Because no Uniroyal asbestos trust fund exists, individuals diagnosed with mesothelioma or another asbestos-related disease who believe they were exposed to Uniroyal products must pursue their claims through the civil tort system rather than through a trust claim submission process. This distinction has meaningful procedural implications, including statutes of limitations that vary by state and by the date of diagnosis or discovery of the disease, as well as different evidentiary requirements for establishing product identification.

Individuals who worked with brake and friction products during the relevant decades may also have claims against other manufacturers whose products were present at the same jobsites or in the same product lines, some of which have established asbestos bankruptcy trusts. It is common in asbestos litigation for multiple defendants—including both trust and non-trust entities—to be identified in a single exposure history, and experienced asbestos attorneys typically evaluate the full scope of a claimant’s occupational history before determining which defendants and trusts may be applicable.

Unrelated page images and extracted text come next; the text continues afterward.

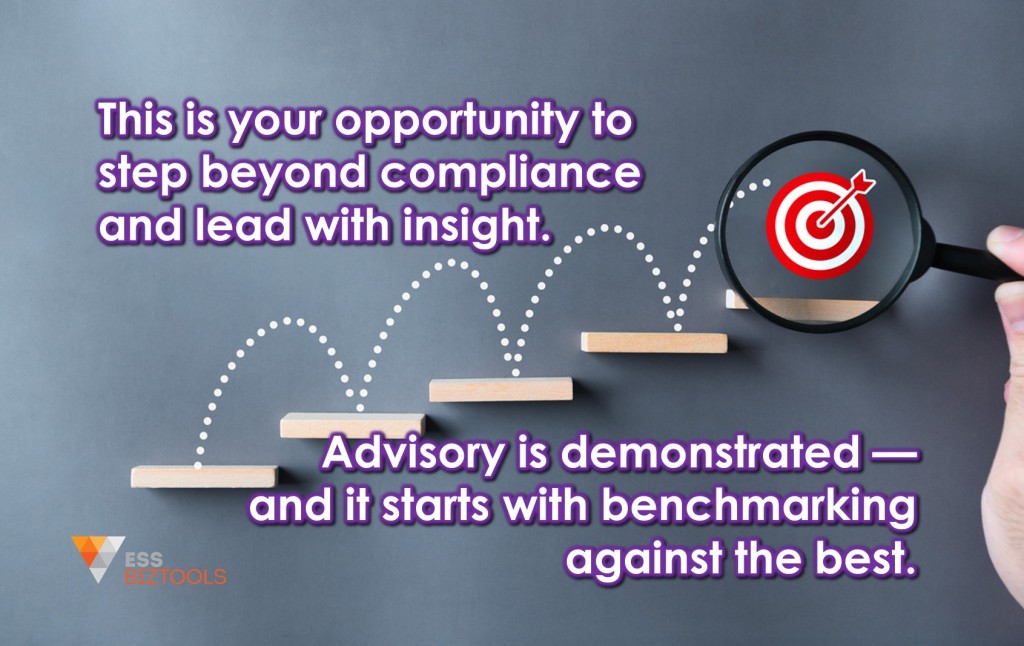 This is your opportunity to step beyond compliance and lead with insight.

Advisory is demonstrated — and it starts with benchmarking against the best.

ESS BIZTOOLS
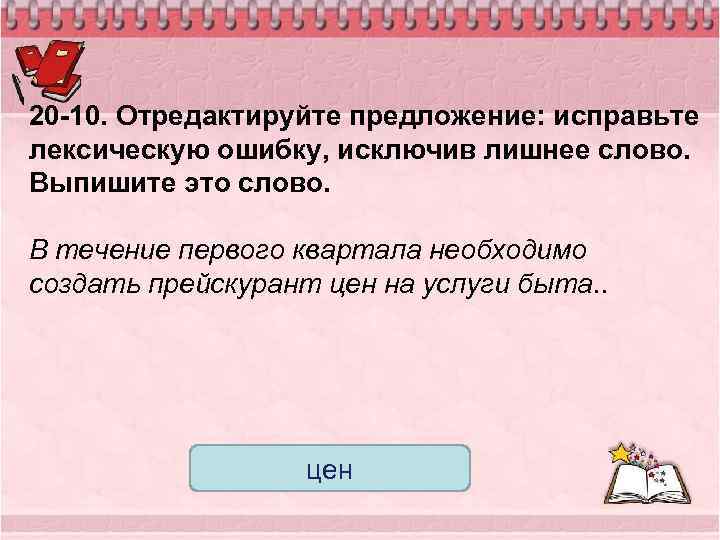 20-10. Отредактируйте предложение: исправьте лексическую ошибку, исключив лишнее слово. Выпишите это слово.

В течение первого квартала необходимо создать прейскурант цен на услуги быта..

цен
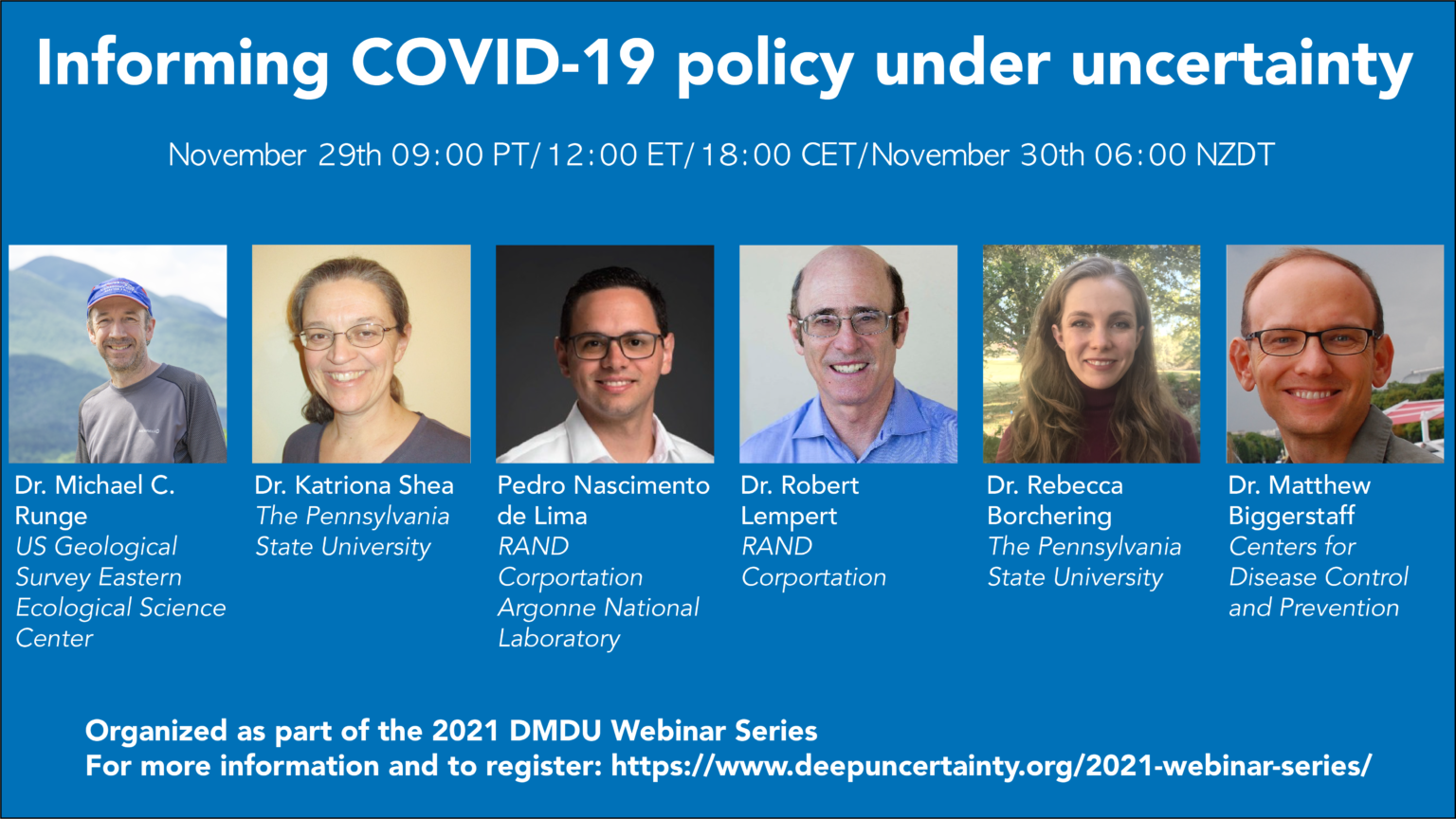 Informing COVID-19 policy under uncertainty

November 29th 09:00 PT/12:00 ET/18:00 CET/November 30th 06:00 NZDT

Dr. Michael C. Runge
US Geological Survey Eastern Ecological Science Center

Dr. Katriona Shea
The Pennsylvania State University

Pedro Nascimento de Lima
RAND Corportation
Argonne National Laboratory

Dr. Robert Lempert
RAND Corportation

Dr. Rebecca Borchering
The Pennsylvania State University

Dr. Matthew Biggerstaff
Centers for Disease Control and Prevention

Organized as part of the 2021 DMDU Webinar Series
For more information and to register: https://www.deepuncertainty.org/2021-webinar-series/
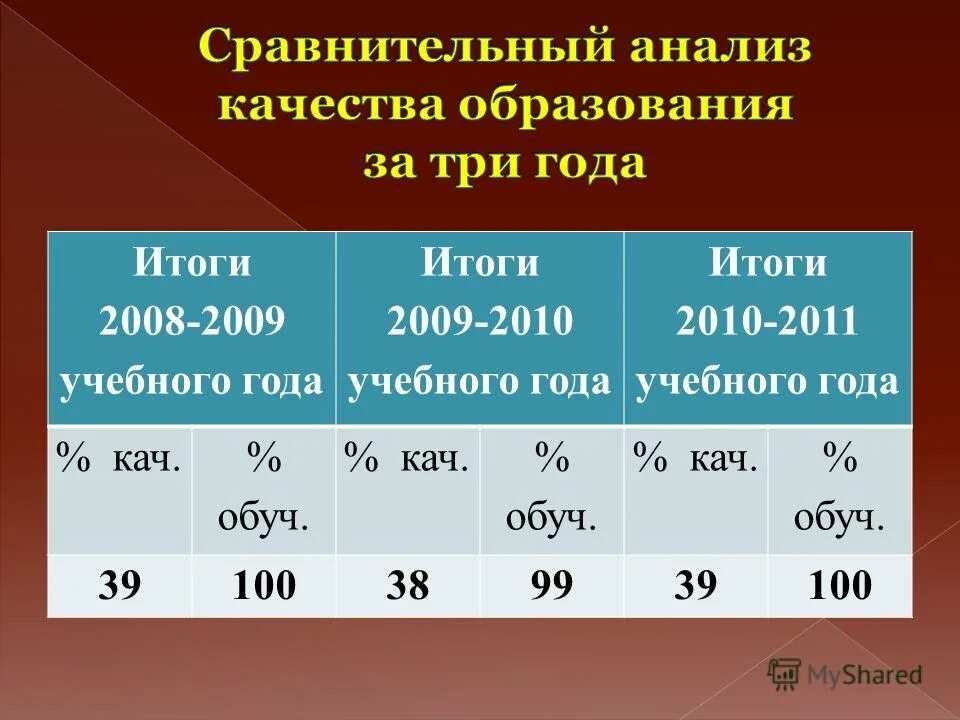 Сравнительный анализ качества образования за три года

| Итоги 2008-2009 учебного года | | Итоги 2009-2010 учебного года | | Итоги 2010-2011 учебного года | |
|---|---|---|---|---|---|
| % кач. | % обуч. | % кач. | % обуч. | % кач. | % обуч. |
| 39 | 100 | 38 | 99 | 39 | 100 |

MyShared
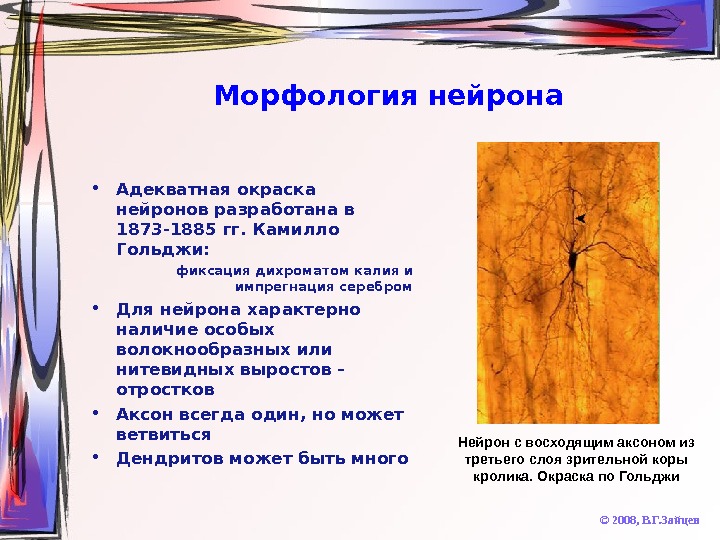 Морфология нейрона

• Адекватная окраска нейронов разработана в 1873-1885 гг. Камилло Гольджи:

фиксация дихроматом калия и импрегнация серебром

• Для нейрона характерно наличие особых волокнообразных или нитевидных выростов – отростков

• Аксон всегда один, но может ветвиться

• Дендритов может быть много

Нейрон с восходящим аксоном из третьего слоя зрительной коры кролика. Окраска по Гольджи

© 2008, В.Г.Зайцев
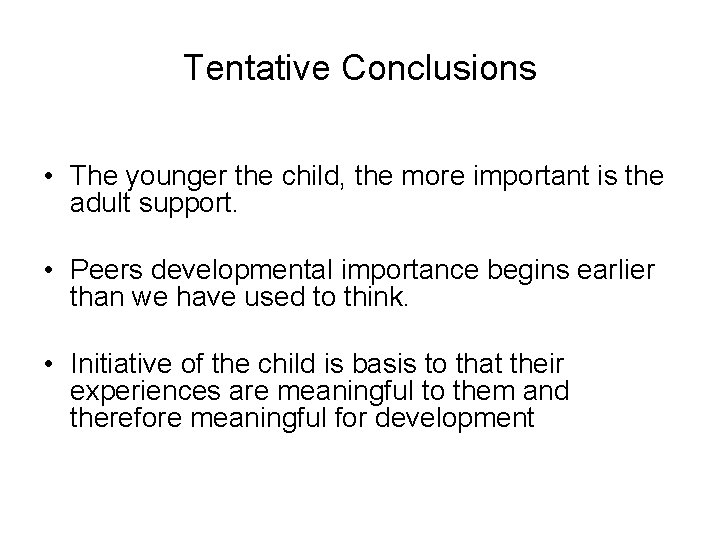 Tentative Conclusions

• The younger the child, the more important is the adult support.

• Peers developmental importance begins earlier than we have used to think.

• Initiative of the child is basis to that their experiences are meaningful to them and therefore meaningful for development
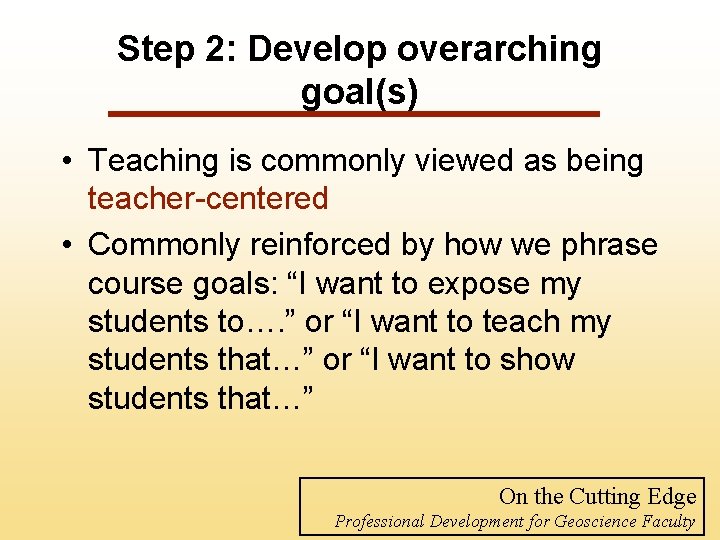 Step 2: Develop overarching goal(s)

• Teaching is commonly viewed as being teacher-centered

• Commonly reinforced by how we phrase course goals: “I want to expose my students to….” or “I want to teach my students that…” or “I want to show students that…”

On the Cutting Edge
Professional Development for Geoscience Faculty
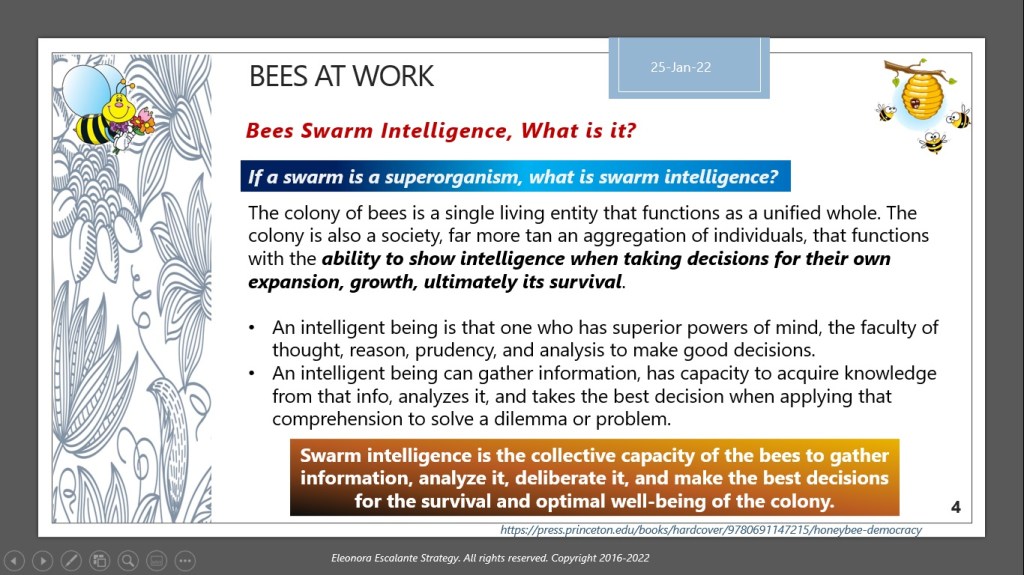 BEES AT WORK

25-Jan-22

Bees Swarm Intelligence, What is it?

If a swarm is a superorganism, what is swarm intelligence?

The colony of bees is a single living entity that functions as a unified whole. The colony is also a society, far more tan an aggregation of individuals, that functions with the ability to show intelligence when taking decisions for their own expansion, growth, ultimately its survival.

• An intelligent being is that one who has superior powers of mind, the faculty of thought, reason, prudency, and analysis to make good decisions.
• An intelligent being can gather information, has capacity to acquire knowledge from that info, analyzes it, and takes the best decision when applying that comprehension to solve a dilemma or problem.

Swarm intelligence is the collective capacity of the bees to gather information, analyze it, deliberate it, and make the best decisions for the survival and optimal well-being of the colony.

4

https://press.princeton.edu/books/hardcover/9780691147215/honeybee-democracy

Eleonora Escalante Strategy. All rights reserved. Copyright 2016-2022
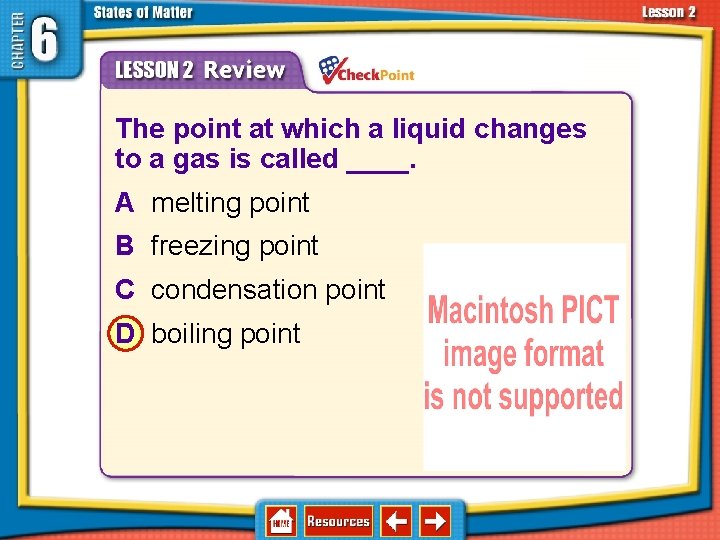 CHAPTER 6 States of Matter

Lesson 2

LESSON 2 Review

CheckPoint

The point at which a liquid changes to a gas is called ____.

A melting point

B freezing point

C condensation point

D boiling point

Macintosh PICT image format is not supported

HOME

Resources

If you or a family member has been diagnosed with mesothelioma, asbestosis, asbestos-related lung cancer, or another asbestos-related disease and has a work history involving automotive brake service or other friction product work, Uniroyal may be among the companies relevant to your exposure history.

Key points to understand:

  • No Uniroyal asbestos trust fund exists. Claims involving Uniroyal products must be pursued through civil litigation rather than trust claim filings.
  • Asbestos litigation records document that Uniroyal has been named as a defendant in personal injury cases involving brake and friction product exposures.
  • Other manufacturers whose products were present in the same work environments may have established asbestos trusts, and those claims can often be pursued simultaneously with civil litigation.
  • Time limits apply. Statutes of limitations for asbestos claims are triggered by diagnosis in most states, but these deadlines vary. Consulting an attorney promptly after diagnosis is strongly advisable.
  • Exposure documentation matters. Employment records, co-worker witnesses, union membership history, and product identification evidence are all relevant to building a claim.

Attorneys who specialize in asbestos personal injury litigation can evaluate whether Uniroyal and other manufacturers are appropriate defendants based on your specific work history and medical diagnosis, and can identify all applicable trust funds and litigation avenues available to you.